– Так пройдет. Но музыки не надо.
Водитель поинтересовался:
– А чего, если не секрет, тебе тачку из РОВД вызывали? Случилось что?
– Так, ерунда. По ошибке задержали.
– С поезда сняли?
– А ты, Матвеич, наблюдательный, раз чемодан, то, значит, куда-то ехал. Автобусы не ходят, значит, поезд.
– Да, но только вот поезда у нас не останавливаются, только экспрессы и электрички. Они ночью не ходят.
– Сегодня сделали исключение.
– Да? И почему?
– А в купе со мной, я имею в виду в котором и я ехал, неизвестные грохнули мужика-попутчика.
Таксист открыл рот:
– Чего? Грохнули? Совсем?
– Совсем. Заточкой в грудь.
– Ни хрена, ерунда? Молодой попутчик-то был?
– Лет сорока, может, больше, может, меньше.
– Да, дела. Я уж думал, прошли те времена, когда людей пачками клали из-за разной мелочи.
Уланов вздохнул:
– Оказывается, еще не совсем прошли.
– Да. Куришь?
Уланов утвердительно кивнул:
– Курю.
Водитель со своего места приоткрыл окно.
Майор закурил.
Таксист поинтересовался:
– А служил где и на какой должности? Офицер? Прапорщик? Контрактник?
Роман улыбнулся:
– А тебе, Матвеич, какая, собственно, разница?
– Да никакой, но надо же о чем-то говорить?! Нет, если хочешь вздремнуть, то базара нет, отдыхай, помолчу.
– Дома отдохну. А служил я в штабе дивизии мотострелковой, в московской области, должность… так себе… помощник начальника штаба, майор. Теперь в запасе. Не воевал. Короче, штабная крыса. Этого достаточно?
Таксист кивнул:
– Достаточно, но не похож ты на штабиста, но это не мое дело. Чего рано уволился? Или уволили?
– Сократили. Должность лишней признали, а ехать на новое место службы на Дальний Восток отказался.
– Понятно. На хрена он сдался, этот Дальний Восток после Подмосковья. На пенсию-то хоть наслужил?

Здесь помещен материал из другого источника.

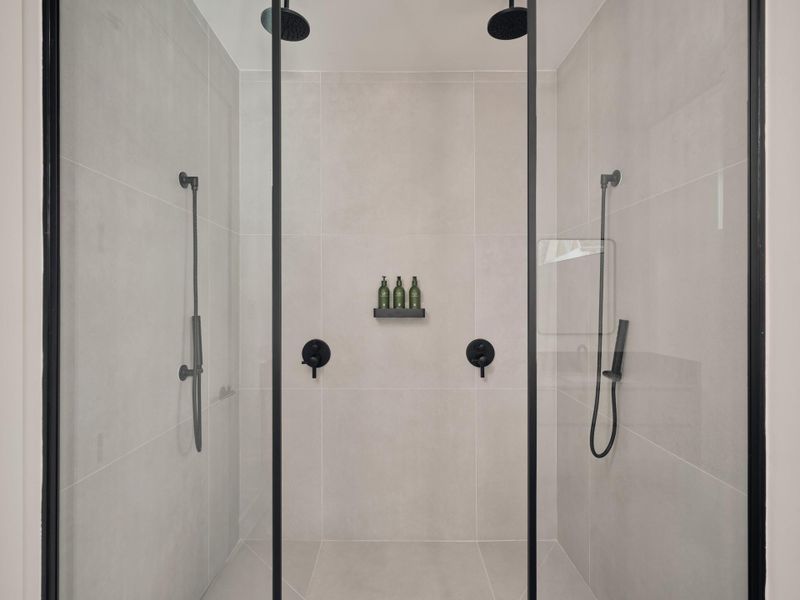 Double shower heads in primary shower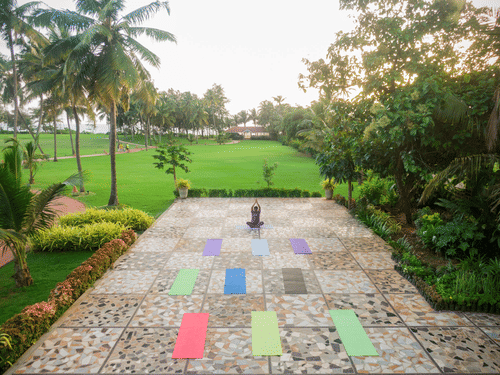 image of a tiled pavement with expansive green lawns at the far end of the image at kenilworth resort and spa, goa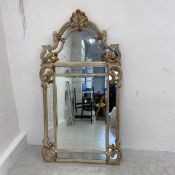 A contemporary 19th century style mirror having a shaped pediment with gilt shell cresting over an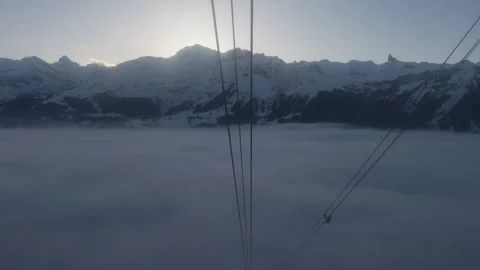 Gondola ascending through the clouds Stock Footage 319842213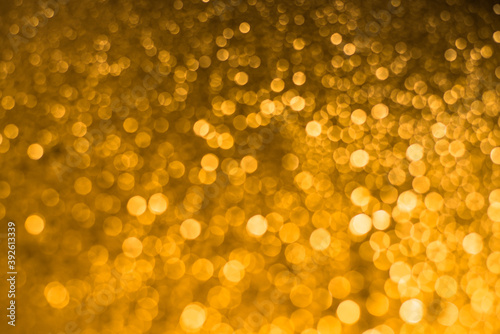 Gold bokeh with black background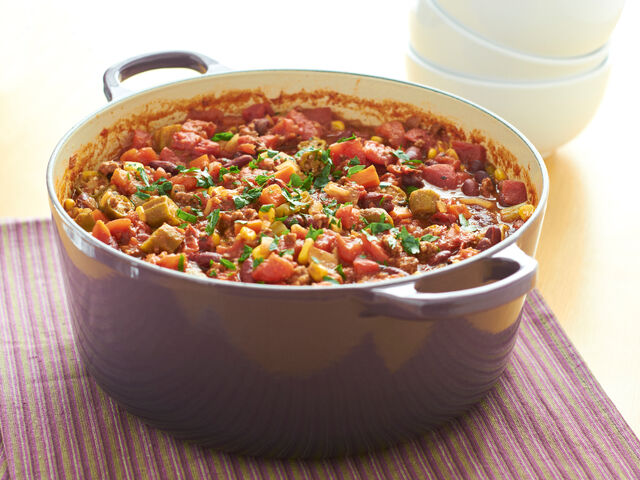 Enameled cast iron pot filled with a hot meal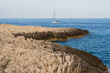 © Dmitri - Rocky impassable coast and sailing yacht in the Mediterranean Sea in the south of France near the coast of Saint Jean Cap Ferrat.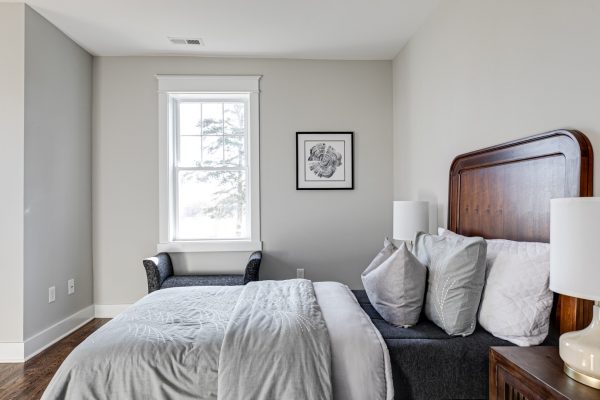 Guest bedroom in renovated Dutch Colonial home by Richmond Hill Design-Build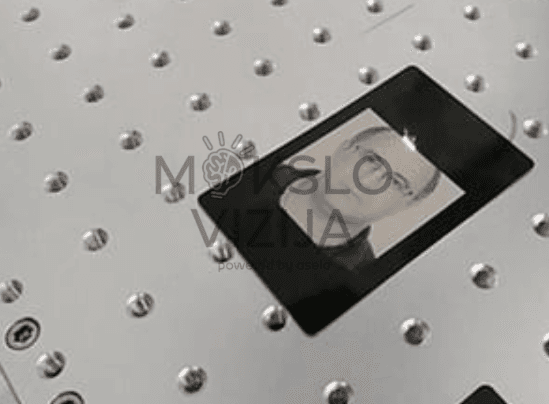 Pluoštinio lazerio graviravimo rezultatas ant metalinės plokštelės su detaliu vaizdo išgraviravimu.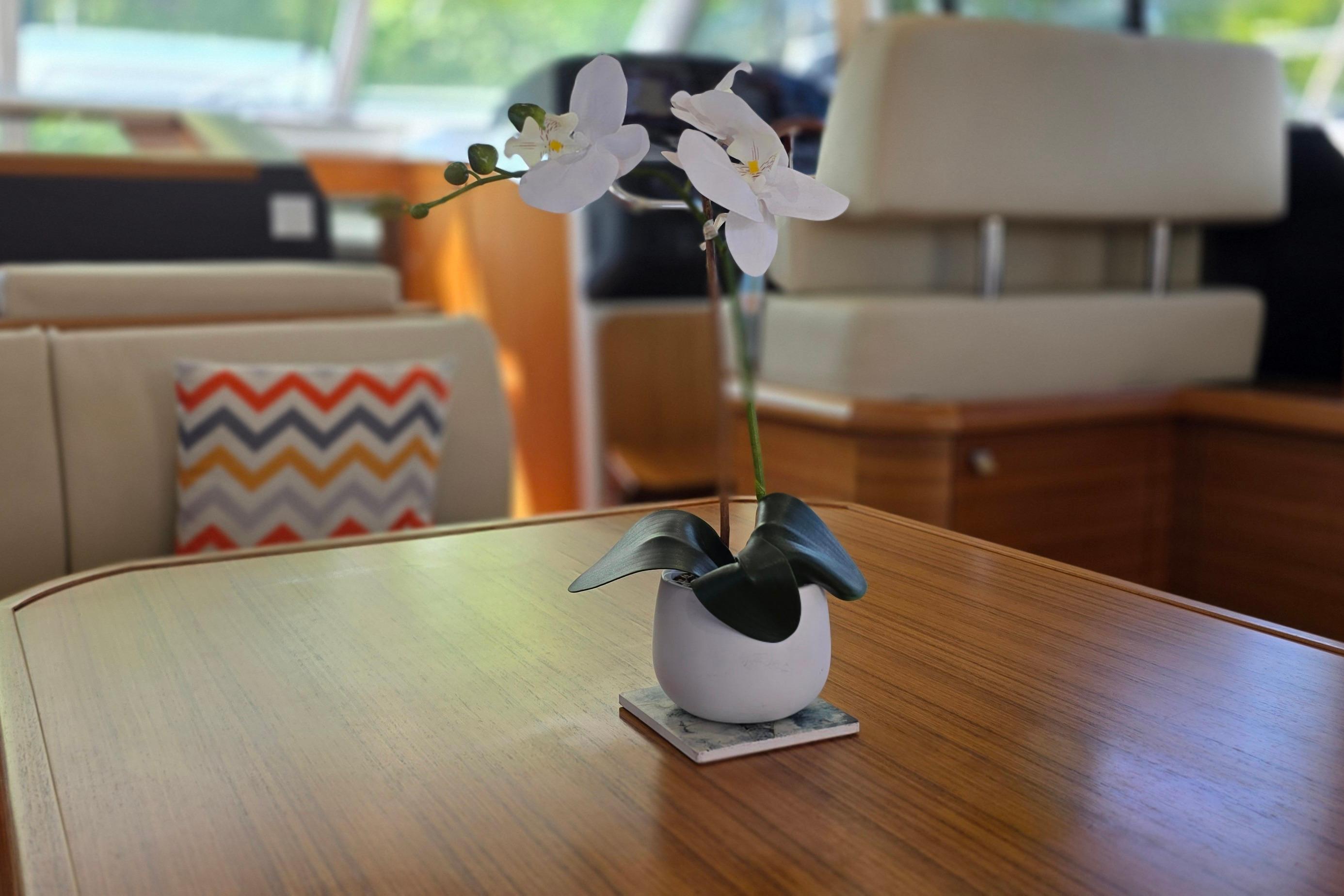 Elegant interior of 2023 Greenline 40 yacht with orchid centerpiece on wooden table.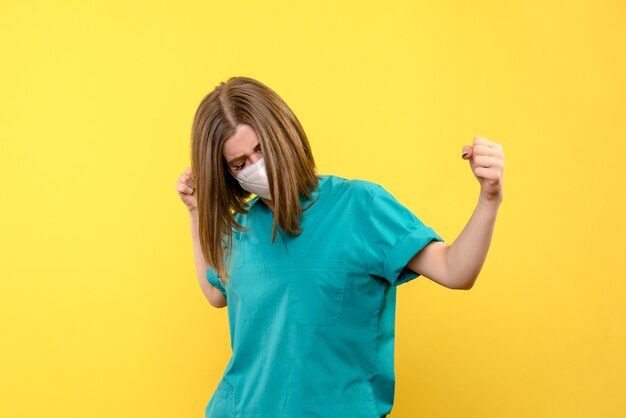 Vue de face de femme médecin avec masque sur mur jaune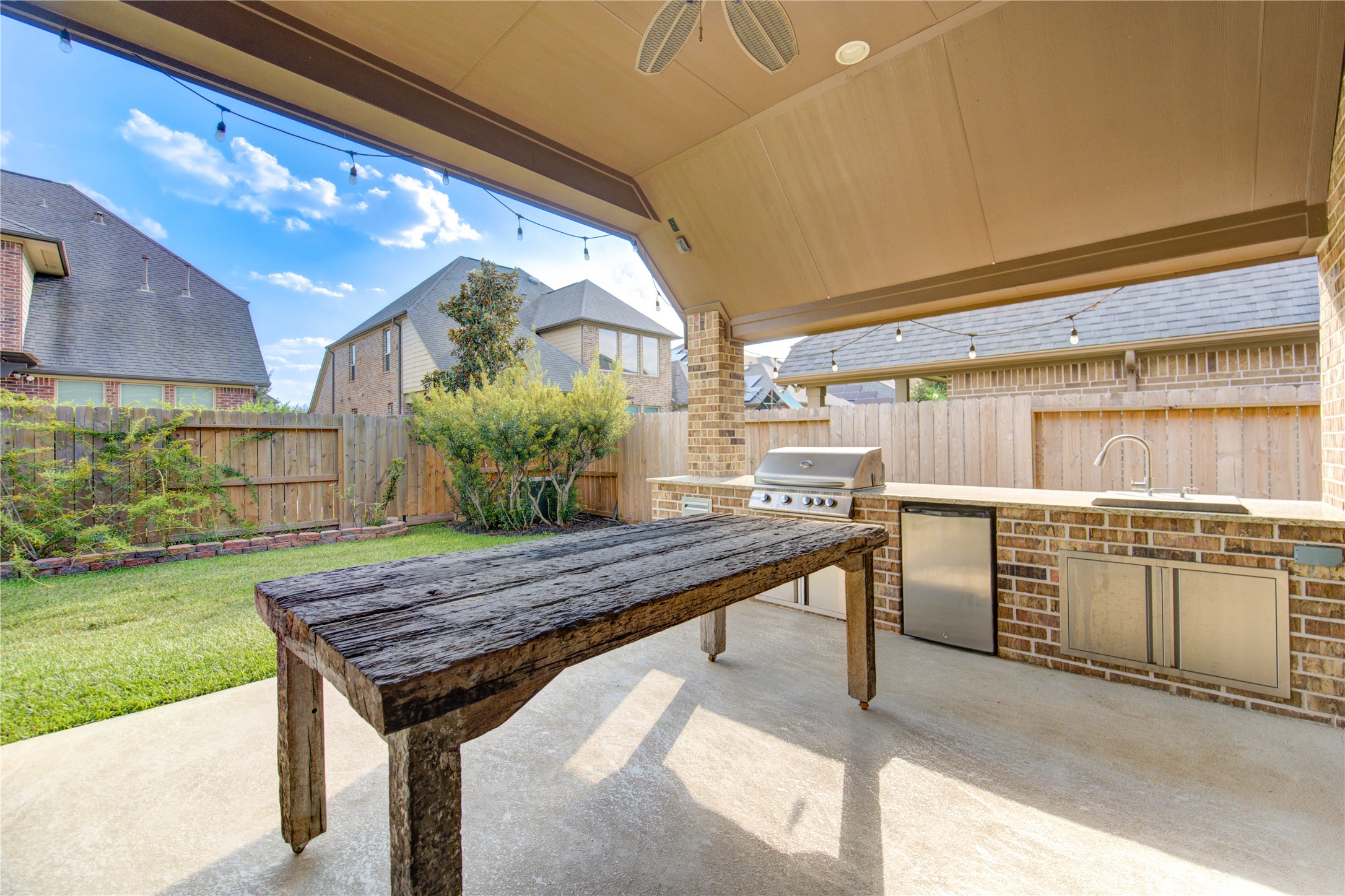 29103 Erica Lee Court Katy, TX 77494 - Photo 42 of 49 a kitchen with a stove and a wooden cabinets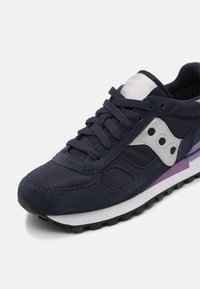 Chaussure de course bleu marine avec logo blanc, dessus en mesh et suède, lacets noirs et semelle blanche avec accents violets sur un fond clair.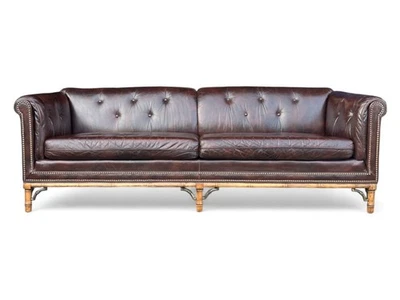 Sofá vintage de cuero marrón oscuro con base de bambú y seis patas de madera tallada Foto 1 de 4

– Будет пенсия, вопрос, какая?
– Все больше, чем я получаю. Нам со старой по двенадцать тысяч родное государство определило.
Уланов поддерживал разговор, хотя особого желания к этому не испытывал, но и обижать этого добродушного дядьку не хотелось.
– Если на двоих, то не сказать, чтобы мало.
– За хату заплати, за ЖКУ, тепло, свет, воду, а теперь еще и за капремонт какой-то, лекарства купи, старая моя последнее время здоровьем сдала, а сколько стоят таблетки в аптеке, сам знаешь. Хотя откуда тебе знать, молодому и здоровому. И остается тысяч десять. Проживешь на них месяц? Вот и подрабатываю. Хоть это не запретили.
Роман спросил:
– А как же льготы? Вам, пенсионерам, – он рассмеялся, – а теперь и мне льготы положены.
Водитель бросил взгляд на него, не теряя контроль за трассой:
– Правильно сказал, что теперь и тебе льготы положены. Узнаешь, как это у нас эти самые льготы получить. Задолбишься по конторам разным бегать да справки собирать. Там и подохнешь в очереди за этими льготами. Не страна, а…
Он открыл окно, сплюнул на дорогу:
– Бардак, короче. Я вот чего, майор, понять не могу. Неужели у нас из ста сорока миллионов пару сотен способных мужиков и баб подобрать не могут, чтобы управлять страной народу на пользу, а не во вред?
– Эка взял пару сотен. Ты футбол смотришь?
– Болельщик с детства и все время за «Спартак», а что?
– У нас одиннадцать футболистов из ста сорока миллионов, ну может меньше, потому как мужиков найти не могут. Ведь как играют? Позорище.
– Ну это ты слишком. Иногда и немцев, и англичан, и португальцев громят.
– Вот именно, что иногда.
– Сам-то за кого болеешь? А, ну да, за ЦСКА, ты же военный.
– Не угадал, мне все равно кто играет, лишь бы футбол был интересный, а не мудовы страдания. За сборную да, но это святое.
Уланов выбросил в свое окно до фильтра выкуренный окурок.